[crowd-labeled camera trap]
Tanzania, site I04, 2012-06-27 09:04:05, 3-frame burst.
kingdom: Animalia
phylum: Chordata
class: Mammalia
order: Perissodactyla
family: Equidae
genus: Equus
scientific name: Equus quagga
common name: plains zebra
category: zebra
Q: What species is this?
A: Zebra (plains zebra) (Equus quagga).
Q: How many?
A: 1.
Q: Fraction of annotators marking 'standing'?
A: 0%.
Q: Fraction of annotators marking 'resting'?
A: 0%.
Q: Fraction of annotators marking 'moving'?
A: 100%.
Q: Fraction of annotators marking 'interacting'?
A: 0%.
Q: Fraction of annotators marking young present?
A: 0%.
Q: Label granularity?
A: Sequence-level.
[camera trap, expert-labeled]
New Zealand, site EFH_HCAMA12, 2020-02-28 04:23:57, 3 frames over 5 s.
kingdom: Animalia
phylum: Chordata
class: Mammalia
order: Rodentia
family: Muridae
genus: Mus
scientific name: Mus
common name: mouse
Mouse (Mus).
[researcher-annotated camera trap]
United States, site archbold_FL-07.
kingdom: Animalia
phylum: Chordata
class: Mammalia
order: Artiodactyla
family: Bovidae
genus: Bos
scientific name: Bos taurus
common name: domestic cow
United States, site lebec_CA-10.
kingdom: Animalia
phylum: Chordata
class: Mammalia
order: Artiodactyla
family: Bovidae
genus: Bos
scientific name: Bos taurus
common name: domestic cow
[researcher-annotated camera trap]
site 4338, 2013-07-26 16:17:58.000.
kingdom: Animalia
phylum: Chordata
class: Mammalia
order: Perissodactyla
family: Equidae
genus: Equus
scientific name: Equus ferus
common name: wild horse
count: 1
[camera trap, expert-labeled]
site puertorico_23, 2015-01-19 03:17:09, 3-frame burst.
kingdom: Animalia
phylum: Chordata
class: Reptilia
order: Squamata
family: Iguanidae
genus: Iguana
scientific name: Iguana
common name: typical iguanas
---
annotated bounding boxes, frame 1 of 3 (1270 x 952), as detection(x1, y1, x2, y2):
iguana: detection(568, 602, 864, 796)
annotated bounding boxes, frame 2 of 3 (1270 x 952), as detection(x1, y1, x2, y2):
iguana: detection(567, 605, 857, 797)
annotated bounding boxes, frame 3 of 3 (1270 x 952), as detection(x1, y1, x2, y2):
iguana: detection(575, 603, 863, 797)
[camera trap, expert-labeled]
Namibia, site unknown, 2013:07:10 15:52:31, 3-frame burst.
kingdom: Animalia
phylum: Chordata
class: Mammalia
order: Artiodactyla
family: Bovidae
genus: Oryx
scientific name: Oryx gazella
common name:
=-=-=
* WHAT TO WORK ON: The entries above are to be transcribed in full and without error.

* FINISHED TASK:
[crowd-labeled camera trap]
Tanzania, site I04, 2012-06-27 09:04:05, 3-frame burst.
kingdom: Animalia
phylum: Chordata
class: Mammalia
order: Perissodactyla
family: Equidae
genus: Equus
scientific name: Equus quagga
common name: plains zebra
category: zebra
Q: What species is this?
A: Zebra (plains zebra) (Equus quagga).
Q: How many?
A: 1.
Q: Fraction of annotators marking 'standing'?
A: 0%.
Q: Fraction of annotators marking 'resting'?
A: 0%.
Q: Fraction of annotators marking 'moving'?
A: 100%.
Q: Fraction of annotators marking 'interacting'?
A: 0%.
Q: Fraction of annotators marking young present?
A: 0%.
Q: Label granularity?
A: Sequence-level.
[camera trap, expert-labeled]
New Zealand, site EFH_HCAMA12, 2020-02-28 04:23:57, 3 frames over 5 s.
kingdom: Animalia
phylum: Chordata
class: Mammalia
order: Rodentia
family: Muridae
genus: Mus
scientific name: Mus
common name: mouse
Mouse (Mus).
[researcher-annotated camera trap]
United States, site archbold_FL-07.
kingdom: Animalia
phylum: Chordata
class: Mammalia
order: Artiodactyla
family: Bovidae
genus: Bos
scientific name: Bos taurus
common name: domestic cow
United States, site lebec_CA-10.
kingdom: Animalia
phylum: Chordata
class: Mammalia
order: Artiodactyla
family: Bovidae
genus: Bos
scientific name: Bos taurus
common name: domestic cow
[researcher-annotated camera trap]
site 4338, 2013-07-26 16:17:58.000.
kingdom: Animalia
phylum: Chordata
class: Mammalia
order: Perissodactyla
family: Equidae
genus: Equus
scientific name: Equus ferus
common name: wild horse
count: 1
[camera trap, expert-labeled]
site puertorico_23, 2015-01-19 03:17:09, 3-frame burst.
kingdom: Animalia
phylum: Chordata
class: Reptilia
order: Squamata
family: Iguanidae
genus: Iguana
scientific name: Iguana
common name: typical iguanas
---
annotated bounding boxes, frame 1 of 3 (1270 x 952), as detection(x1, y1, x2, y2):
iguana: detection(568, 602, 864, 796)
annotated bounding boxes, frame 2 of 3 (1270 x 952), as detection(x1, y1, x2, y2):
iguana: detection(567, 605, 857, 797)
annotated bounding boxes, frame 3 of 3 (1270 x 952), as detection(x1, y1, x2, y2):
iguana: detection(575, 603, 863, 797)
[camera trap, expert-labeled]
Namibia, site unknown, 2013:07:10 15:52:31, 3-frame burst.
kingdom: Animalia
phylum: Chordata
class: Mammalia
order: Artiodactyla
family: Bovidae
genus: Oryx
scientific name: Oryx gazella
common name:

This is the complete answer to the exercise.